Saved entries:
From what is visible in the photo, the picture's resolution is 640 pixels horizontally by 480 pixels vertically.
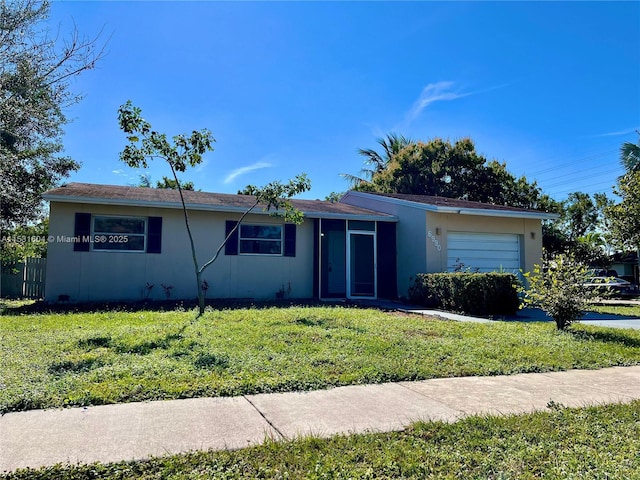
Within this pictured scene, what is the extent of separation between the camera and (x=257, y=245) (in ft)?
44.5

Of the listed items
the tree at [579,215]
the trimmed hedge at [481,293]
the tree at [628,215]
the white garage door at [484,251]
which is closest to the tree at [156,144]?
the trimmed hedge at [481,293]

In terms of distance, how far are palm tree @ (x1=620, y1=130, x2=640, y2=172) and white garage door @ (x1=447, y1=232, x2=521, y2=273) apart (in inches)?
510

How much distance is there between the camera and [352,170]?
32.8 meters

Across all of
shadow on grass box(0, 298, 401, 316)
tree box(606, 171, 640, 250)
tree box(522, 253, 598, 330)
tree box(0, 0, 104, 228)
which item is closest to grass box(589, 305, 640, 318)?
tree box(522, 253, 598, 330)

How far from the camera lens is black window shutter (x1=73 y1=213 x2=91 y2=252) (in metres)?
11.8

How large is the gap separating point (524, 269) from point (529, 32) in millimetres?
7525

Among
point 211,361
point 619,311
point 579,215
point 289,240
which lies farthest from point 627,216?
point 211,361

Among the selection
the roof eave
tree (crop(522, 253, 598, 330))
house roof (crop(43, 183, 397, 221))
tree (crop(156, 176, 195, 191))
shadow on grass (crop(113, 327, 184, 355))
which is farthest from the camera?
tree (crop(156, 176, 195, 191))

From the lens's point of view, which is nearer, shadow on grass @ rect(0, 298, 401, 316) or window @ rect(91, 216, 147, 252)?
shadow on grass @ rect(0, 298, 401, 316)

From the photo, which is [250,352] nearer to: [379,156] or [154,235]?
[154,235]

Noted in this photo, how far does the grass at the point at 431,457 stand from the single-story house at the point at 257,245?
398 inches

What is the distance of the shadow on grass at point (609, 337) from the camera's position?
7637mm

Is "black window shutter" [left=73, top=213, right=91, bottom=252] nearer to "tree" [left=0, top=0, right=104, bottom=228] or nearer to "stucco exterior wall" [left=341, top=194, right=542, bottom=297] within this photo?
"tree" [left=0, top=0, right=104, bottom=228]

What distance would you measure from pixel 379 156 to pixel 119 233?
23.9 metres
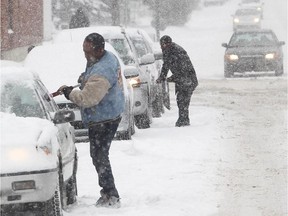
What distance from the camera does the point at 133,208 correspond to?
9031mm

EXERCISE:
Please copy out every line of the rows, starting with the line that contains "What distance would" and going on through the end of the rows. Scale each distance in the answers by 0.8, rounding to the same number of decimal places it had and rounding halves up, and leave the pictures out.

TASK OUTPUT:
What distance would you measure from pixel 379 156 to pixel 119 233?
19.1 metres
What distance from the camera does the point at 133,208 correspond to?
7225mm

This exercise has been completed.